Additional information for project pegged purchase documents

Standards, conditions, and requirements (clauses) between a customer and contractor can be specified as additional information on project contract lines. Because these clauses also affect the suppliers or subcontractors involved, the clauses can be transferred down the supply chain.

If a purchase document line, such as a requisition line, RFQ line, or purchase order line is generated or manually created and the line is project pegged, the additional information that is specified for the linked (project) contract line(s), is verified. The information in the additional fields of the project contract line(s) is transferred to the additional fields of the purchase document line, only if identical additional field names are specified for both the tables in the Additional Information Definitions (tcstl2100m000) session.

Example

This table shows the additional information fields that are applicable for a purchase document line:

Contract line Purchase order line Field relevant?
ADI1 ADI1 yes
ADI2 - no
- ADI3 yes

If a purchase document line is generated from a source that includes additional information and that also has a peg distribution with additional information, only the additional information of the source document is transferred to the purchase document line that is generated. The additional information of the linked peg distribution is not considered. If an additional information definition is not specified for the source document in the Additional Information Definitions (tcstl2100m000) session, but the source document is linked to a peg distribution with additional information, the additional information from the peg distribution is transferred to the purchase document.

Example

  1. A purchase requisition line with a peg distribution is manually specified.
  2. When specifying the pegs, the information in the additional fields of the project contract line(s) is transferred to the additional fields of the requisition line.
  3. The requisition is converted to an RFQ.
  4. The additional information of the requisition line is transferred to the RFQ line/ response line. The additional information for the linked peg distribution is not verified, because the requisition line already includes this information. Modifications made by the buyer to the additional information fields on the requisition line, are also transferred to the RFQ line/ response line.

When a project peg is deleted or modified for the purchase document line peg distribution, the additional information fields are not removed or updated. Buyers must review the additional information to determine if data is missing or redundant and must be manually modified. They can generate reports to view the differences between the additional information fields for the purchase document line and the project contract line(s). Additional information fields with matching content are not displayed.

Depending on the purchase document type, buyers can use these sessions to compare the additional information and print the differences:

  • Print Purchase Requisition Additional Information Differences (tdpur2406m000)
  • Print Purchase RFQ Additional Information Differences (tdpur1421m000)
  • Print Purchase RFQ Response Additional Information Differences (tdpur1426m000)
  • Print Purchase Schedule Additional Information Differences (tdpur3411m100)
  • Print Purchase Order Additional Information Differences (tdpur4410m000)
Note: 
  • Additional information can be compared only if the purchase document has a linked peg distribution.
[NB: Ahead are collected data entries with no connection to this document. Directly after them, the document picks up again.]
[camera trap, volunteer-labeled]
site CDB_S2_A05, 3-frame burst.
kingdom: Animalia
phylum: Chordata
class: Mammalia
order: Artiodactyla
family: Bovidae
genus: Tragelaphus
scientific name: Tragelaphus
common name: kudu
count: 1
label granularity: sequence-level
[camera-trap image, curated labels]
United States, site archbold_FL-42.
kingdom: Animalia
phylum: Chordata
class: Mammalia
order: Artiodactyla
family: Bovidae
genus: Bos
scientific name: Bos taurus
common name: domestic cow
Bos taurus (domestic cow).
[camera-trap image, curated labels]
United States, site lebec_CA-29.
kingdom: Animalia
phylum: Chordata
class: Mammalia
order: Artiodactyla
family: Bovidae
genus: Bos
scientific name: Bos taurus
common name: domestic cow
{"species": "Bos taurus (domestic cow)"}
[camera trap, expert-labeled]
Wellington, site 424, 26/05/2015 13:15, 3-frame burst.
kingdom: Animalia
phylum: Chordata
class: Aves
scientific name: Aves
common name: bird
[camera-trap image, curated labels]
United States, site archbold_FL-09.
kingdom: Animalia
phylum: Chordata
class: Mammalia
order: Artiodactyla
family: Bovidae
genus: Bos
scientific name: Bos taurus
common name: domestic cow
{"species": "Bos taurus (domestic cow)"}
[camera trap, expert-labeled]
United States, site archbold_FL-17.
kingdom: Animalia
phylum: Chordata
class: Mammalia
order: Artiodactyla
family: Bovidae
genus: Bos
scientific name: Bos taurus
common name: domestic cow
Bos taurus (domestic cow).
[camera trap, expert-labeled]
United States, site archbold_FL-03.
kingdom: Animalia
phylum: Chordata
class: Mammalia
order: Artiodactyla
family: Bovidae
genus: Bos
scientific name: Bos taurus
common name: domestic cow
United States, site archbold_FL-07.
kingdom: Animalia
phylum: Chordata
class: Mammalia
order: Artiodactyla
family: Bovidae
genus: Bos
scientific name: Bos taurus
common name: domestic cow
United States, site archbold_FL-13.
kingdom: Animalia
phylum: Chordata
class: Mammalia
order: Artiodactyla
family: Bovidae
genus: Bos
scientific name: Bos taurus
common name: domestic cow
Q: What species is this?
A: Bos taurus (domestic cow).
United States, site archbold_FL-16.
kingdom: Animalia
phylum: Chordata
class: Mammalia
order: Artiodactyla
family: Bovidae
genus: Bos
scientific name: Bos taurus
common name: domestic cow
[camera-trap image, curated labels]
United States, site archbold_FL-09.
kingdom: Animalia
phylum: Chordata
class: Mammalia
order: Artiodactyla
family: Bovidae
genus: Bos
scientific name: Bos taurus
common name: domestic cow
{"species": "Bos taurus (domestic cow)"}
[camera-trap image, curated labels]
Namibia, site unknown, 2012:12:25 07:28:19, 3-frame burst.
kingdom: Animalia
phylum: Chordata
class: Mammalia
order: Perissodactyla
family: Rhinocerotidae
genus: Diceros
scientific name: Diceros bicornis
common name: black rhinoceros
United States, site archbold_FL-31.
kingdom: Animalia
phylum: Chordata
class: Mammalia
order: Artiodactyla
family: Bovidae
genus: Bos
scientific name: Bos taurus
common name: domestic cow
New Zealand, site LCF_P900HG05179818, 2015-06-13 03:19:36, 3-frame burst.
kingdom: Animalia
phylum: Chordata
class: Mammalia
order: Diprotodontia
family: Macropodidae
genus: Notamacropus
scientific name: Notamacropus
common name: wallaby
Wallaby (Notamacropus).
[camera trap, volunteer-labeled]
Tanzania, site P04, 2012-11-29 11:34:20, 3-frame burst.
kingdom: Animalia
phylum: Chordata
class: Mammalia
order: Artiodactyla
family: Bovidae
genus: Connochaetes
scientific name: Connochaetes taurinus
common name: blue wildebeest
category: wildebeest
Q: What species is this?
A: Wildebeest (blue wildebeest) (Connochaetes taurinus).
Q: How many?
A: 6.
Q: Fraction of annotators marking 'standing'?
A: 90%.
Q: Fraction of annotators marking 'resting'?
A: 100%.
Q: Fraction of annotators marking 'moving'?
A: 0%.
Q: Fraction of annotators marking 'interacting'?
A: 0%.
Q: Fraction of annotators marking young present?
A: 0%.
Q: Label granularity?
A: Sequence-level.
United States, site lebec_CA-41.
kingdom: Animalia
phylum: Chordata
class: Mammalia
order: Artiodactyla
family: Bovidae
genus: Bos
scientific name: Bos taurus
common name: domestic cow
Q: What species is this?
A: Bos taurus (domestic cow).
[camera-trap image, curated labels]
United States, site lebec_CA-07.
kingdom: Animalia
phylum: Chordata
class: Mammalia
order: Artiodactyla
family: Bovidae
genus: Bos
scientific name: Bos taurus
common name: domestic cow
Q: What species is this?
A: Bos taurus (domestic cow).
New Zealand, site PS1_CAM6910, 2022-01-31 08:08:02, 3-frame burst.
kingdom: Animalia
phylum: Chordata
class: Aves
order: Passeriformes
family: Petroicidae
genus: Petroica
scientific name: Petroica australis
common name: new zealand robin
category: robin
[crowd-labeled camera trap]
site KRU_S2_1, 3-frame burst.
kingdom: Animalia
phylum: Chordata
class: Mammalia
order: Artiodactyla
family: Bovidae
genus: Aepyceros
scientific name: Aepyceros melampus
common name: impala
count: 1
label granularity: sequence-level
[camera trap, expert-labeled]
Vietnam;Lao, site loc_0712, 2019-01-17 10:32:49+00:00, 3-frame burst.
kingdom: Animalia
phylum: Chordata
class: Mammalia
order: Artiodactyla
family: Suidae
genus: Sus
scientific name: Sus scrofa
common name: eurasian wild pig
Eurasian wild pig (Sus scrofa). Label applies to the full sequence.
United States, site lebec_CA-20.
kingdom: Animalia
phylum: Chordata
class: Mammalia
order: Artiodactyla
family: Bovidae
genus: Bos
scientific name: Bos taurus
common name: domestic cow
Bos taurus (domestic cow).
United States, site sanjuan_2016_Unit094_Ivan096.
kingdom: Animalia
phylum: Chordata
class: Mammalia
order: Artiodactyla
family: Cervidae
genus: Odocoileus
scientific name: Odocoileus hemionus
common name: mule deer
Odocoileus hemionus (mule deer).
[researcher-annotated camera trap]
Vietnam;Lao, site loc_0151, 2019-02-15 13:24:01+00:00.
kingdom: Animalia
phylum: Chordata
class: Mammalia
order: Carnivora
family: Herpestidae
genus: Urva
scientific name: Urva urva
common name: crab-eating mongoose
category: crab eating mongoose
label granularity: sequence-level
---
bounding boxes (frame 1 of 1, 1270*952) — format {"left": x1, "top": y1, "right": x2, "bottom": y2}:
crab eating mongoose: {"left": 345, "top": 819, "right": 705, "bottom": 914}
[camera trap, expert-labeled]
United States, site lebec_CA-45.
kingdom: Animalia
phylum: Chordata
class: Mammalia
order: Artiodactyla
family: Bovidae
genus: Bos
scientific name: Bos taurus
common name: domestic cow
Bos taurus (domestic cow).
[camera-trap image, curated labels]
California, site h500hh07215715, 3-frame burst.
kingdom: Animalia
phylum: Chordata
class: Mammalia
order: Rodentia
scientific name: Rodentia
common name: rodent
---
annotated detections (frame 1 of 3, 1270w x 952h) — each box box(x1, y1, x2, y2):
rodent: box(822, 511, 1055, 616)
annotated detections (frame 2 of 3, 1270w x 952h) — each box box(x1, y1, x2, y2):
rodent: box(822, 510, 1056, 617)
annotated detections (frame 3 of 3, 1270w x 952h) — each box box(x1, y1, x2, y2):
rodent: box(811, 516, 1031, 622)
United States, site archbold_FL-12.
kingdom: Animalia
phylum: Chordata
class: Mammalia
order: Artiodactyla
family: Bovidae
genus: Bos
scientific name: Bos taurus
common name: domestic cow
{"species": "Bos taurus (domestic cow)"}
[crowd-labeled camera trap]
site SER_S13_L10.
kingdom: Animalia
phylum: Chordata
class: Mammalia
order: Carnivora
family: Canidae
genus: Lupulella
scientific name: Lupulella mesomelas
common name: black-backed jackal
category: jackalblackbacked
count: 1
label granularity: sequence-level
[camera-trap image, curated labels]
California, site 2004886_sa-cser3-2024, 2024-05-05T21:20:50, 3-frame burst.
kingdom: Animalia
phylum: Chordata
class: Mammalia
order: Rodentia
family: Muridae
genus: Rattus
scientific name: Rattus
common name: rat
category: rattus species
Each peg in the peg distribution is compared with the document line. Consequently, a document line can be displayed more than once on a report.
  • If multiple pegs, related to different project contract lines, are linked to a purchase document line, the clauses (additional information) of all these contract lines are transferred to the purchase document line. Contradicting clauses (additional information with the same field name, but a different field value) lead to loss of information. By setting up planning groups and commingling exceptions in Project Pegging in Common, you can avoid this conflict of clauses of different project pegs.